◆ **MATERIAL FOR THIS EXERCISE**:

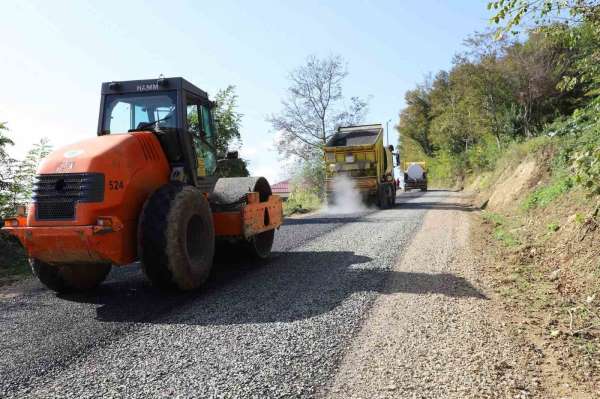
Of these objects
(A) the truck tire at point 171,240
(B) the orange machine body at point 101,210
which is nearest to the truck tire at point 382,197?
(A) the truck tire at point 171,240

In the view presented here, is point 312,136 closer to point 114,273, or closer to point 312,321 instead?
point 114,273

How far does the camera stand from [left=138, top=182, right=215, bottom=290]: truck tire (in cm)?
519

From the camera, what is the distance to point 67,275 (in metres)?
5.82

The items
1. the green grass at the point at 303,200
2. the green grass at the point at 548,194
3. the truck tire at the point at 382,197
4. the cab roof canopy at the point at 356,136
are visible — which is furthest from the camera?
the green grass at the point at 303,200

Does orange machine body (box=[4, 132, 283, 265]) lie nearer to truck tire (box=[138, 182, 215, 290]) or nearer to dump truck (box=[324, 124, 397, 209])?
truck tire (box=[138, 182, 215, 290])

==

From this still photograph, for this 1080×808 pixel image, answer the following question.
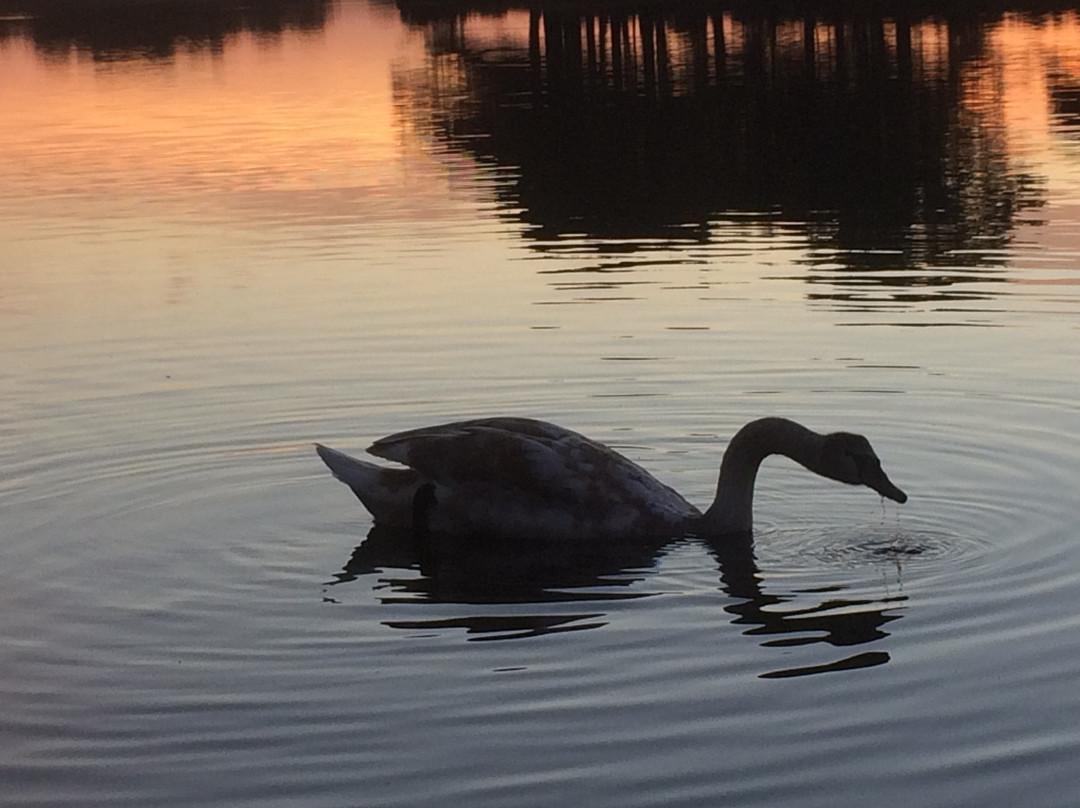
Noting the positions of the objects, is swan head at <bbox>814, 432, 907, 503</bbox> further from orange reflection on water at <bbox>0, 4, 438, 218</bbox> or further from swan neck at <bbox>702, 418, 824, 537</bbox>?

...

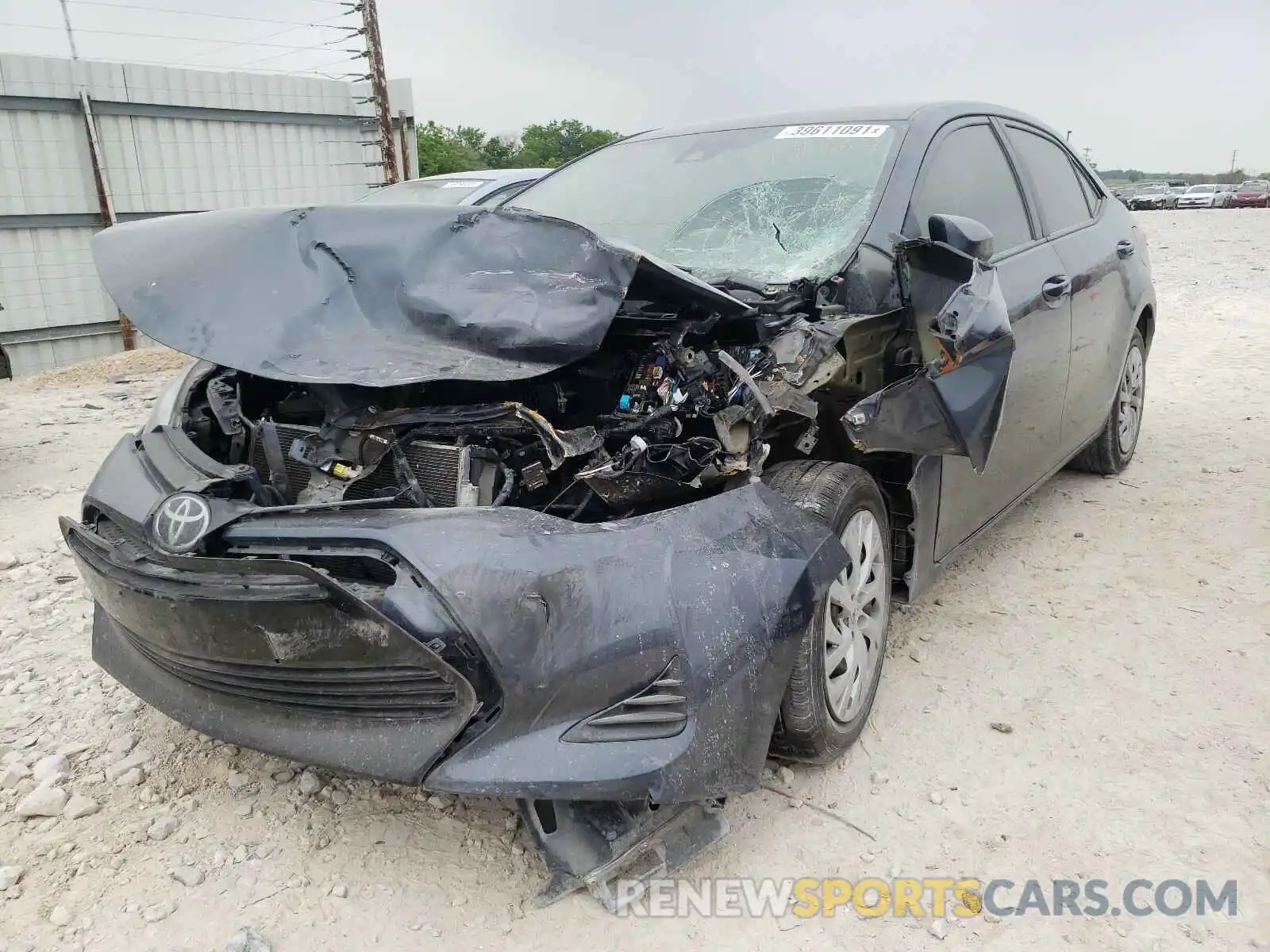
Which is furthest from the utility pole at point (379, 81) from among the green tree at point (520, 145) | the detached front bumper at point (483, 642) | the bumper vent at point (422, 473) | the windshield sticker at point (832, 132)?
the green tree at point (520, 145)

◆ **PROBLEM DESCRIPTION**:
How many lines of the entries above contain the string "grass"? Give only the number.

◆ **ANSWER TO THIS TASK**:
3